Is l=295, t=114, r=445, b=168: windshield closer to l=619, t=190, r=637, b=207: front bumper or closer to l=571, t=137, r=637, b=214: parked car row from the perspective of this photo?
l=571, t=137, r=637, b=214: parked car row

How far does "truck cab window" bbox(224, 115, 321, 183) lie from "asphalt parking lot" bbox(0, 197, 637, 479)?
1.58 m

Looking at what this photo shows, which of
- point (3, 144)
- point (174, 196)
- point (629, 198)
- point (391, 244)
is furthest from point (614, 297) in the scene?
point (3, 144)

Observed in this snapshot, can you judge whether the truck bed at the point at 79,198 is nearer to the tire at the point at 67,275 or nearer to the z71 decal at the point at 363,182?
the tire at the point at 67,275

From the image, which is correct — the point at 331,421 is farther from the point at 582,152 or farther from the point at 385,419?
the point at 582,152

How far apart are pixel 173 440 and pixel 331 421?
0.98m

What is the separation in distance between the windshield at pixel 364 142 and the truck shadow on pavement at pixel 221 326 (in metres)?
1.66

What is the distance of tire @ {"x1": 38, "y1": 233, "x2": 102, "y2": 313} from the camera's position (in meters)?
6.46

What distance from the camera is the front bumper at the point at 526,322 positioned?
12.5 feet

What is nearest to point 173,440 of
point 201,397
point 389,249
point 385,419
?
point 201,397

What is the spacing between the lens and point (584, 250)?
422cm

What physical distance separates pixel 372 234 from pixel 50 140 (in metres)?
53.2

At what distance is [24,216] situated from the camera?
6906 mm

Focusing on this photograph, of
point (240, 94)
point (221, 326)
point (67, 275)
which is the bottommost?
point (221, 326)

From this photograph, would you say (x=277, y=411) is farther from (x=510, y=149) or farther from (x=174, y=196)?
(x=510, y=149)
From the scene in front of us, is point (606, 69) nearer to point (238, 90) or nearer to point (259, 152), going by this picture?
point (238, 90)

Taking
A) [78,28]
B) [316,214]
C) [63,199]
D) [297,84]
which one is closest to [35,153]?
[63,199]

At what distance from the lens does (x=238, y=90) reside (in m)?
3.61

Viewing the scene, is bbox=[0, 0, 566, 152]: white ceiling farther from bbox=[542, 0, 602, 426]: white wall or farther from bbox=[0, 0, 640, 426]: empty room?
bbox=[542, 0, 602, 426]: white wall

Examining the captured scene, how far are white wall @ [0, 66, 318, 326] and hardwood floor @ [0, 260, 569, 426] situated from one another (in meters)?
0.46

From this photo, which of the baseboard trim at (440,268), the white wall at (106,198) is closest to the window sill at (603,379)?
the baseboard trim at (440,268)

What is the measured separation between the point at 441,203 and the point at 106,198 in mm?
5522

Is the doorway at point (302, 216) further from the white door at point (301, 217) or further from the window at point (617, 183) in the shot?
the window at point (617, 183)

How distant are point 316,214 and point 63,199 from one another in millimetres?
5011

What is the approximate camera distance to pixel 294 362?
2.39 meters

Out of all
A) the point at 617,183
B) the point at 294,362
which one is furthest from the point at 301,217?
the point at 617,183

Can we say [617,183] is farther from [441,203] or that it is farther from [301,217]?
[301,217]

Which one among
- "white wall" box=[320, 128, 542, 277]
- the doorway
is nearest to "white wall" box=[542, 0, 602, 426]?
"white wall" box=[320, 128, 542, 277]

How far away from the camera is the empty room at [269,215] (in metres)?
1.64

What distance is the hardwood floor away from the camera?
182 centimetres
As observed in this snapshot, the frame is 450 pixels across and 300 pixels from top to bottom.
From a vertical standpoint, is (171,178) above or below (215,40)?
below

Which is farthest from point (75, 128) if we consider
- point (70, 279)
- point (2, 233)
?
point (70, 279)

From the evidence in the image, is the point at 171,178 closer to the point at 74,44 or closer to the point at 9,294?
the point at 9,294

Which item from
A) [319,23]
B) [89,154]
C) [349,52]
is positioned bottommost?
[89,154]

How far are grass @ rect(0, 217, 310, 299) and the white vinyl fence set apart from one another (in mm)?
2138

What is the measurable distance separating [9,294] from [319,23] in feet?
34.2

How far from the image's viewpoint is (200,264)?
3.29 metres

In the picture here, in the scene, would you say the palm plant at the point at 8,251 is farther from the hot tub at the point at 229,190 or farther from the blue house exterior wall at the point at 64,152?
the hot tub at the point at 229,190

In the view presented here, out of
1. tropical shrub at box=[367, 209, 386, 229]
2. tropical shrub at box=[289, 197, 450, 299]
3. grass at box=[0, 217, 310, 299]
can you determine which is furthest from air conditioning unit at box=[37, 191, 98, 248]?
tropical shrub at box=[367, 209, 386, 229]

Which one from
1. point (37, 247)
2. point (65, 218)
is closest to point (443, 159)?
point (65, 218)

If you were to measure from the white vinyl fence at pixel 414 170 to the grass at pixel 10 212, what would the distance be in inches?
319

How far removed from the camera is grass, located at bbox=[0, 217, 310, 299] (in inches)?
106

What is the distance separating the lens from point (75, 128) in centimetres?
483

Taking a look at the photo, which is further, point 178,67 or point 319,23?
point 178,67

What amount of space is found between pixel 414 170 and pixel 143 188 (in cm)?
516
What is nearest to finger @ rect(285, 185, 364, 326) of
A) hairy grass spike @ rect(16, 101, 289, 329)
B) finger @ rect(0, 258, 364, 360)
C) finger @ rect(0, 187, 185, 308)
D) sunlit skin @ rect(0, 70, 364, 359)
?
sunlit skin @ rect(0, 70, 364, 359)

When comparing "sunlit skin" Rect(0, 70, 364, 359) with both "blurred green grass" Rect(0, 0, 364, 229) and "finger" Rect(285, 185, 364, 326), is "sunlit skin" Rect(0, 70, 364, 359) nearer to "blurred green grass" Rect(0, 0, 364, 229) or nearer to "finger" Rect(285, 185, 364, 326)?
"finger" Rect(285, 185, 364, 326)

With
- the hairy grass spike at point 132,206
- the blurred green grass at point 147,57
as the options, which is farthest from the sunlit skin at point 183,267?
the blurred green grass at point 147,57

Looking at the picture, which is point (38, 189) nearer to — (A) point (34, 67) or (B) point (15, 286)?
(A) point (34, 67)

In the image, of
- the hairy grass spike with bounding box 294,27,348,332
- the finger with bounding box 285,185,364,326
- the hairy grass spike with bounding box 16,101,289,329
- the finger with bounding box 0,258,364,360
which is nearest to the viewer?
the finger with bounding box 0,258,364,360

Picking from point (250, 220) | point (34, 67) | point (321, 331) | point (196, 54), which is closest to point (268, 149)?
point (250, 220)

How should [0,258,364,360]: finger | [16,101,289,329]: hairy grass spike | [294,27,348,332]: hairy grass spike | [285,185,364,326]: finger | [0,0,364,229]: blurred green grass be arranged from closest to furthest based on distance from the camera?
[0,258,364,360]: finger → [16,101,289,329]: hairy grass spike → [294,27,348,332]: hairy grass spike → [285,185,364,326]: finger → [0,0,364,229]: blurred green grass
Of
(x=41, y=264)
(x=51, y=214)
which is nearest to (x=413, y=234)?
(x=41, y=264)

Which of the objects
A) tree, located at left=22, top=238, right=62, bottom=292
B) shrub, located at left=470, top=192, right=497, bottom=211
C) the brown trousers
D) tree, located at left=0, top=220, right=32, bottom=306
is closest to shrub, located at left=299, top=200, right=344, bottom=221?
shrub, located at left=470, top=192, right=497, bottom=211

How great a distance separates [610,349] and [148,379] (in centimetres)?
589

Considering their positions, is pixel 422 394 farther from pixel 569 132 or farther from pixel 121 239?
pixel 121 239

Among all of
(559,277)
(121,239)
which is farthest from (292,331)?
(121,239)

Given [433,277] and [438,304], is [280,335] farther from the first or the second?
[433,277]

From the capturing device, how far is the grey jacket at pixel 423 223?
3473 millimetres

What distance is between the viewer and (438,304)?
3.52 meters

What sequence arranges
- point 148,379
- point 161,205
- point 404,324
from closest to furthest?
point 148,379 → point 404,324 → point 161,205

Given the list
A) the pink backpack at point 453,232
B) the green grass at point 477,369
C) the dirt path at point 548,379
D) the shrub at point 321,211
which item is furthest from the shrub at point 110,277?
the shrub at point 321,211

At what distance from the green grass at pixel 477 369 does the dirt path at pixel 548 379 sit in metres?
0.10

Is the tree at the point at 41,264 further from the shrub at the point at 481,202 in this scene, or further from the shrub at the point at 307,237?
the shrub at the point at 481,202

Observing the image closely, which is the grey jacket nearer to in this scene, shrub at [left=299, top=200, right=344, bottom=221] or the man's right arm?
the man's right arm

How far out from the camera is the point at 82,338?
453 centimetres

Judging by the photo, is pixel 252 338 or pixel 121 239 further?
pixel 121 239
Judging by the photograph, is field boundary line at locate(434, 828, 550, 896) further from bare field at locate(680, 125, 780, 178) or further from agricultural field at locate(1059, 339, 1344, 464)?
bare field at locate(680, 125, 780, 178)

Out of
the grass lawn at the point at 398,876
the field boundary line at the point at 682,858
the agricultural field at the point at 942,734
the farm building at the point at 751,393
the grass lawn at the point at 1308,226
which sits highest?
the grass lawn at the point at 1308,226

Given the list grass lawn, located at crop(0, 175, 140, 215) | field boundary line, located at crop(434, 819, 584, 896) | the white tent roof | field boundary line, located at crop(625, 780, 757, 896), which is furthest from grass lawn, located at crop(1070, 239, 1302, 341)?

- WORK REQUIRED
Repeat word for word the lines running from the line containing "Judging by the photograph, is" to the end of the entries above, inclusive.

- RESULT OF THIS EXERCISE
Judging by the photograph, is field boundary line at locate(434, 828, 550, 896) further from bare field at locate(680, 125, 780, 178) or further from agricultural field at locate(1059, 339, 1344, 464)?
bare field at locate(680, 125, 780, 178)

Out of
the grass lawn at the point at 398,876
the field boundary line at the point at 682,858
the agricultural field at the point at 942,734
the farm building at the point at 751,393
the grass lawn at the point at 1308,226
which sits highest?
the grass lawn at the point at 1308,226

Given the list grass lawn, located at crop(0, 175, 140, 215) | field boundary line, located at crop(434, 819, 584, 896) | the white tent roof | field boundary line, located at crop(625, 780, 757, 896), which is furthest from grass lawn, located at crop(1070, 239, 1302, 341)?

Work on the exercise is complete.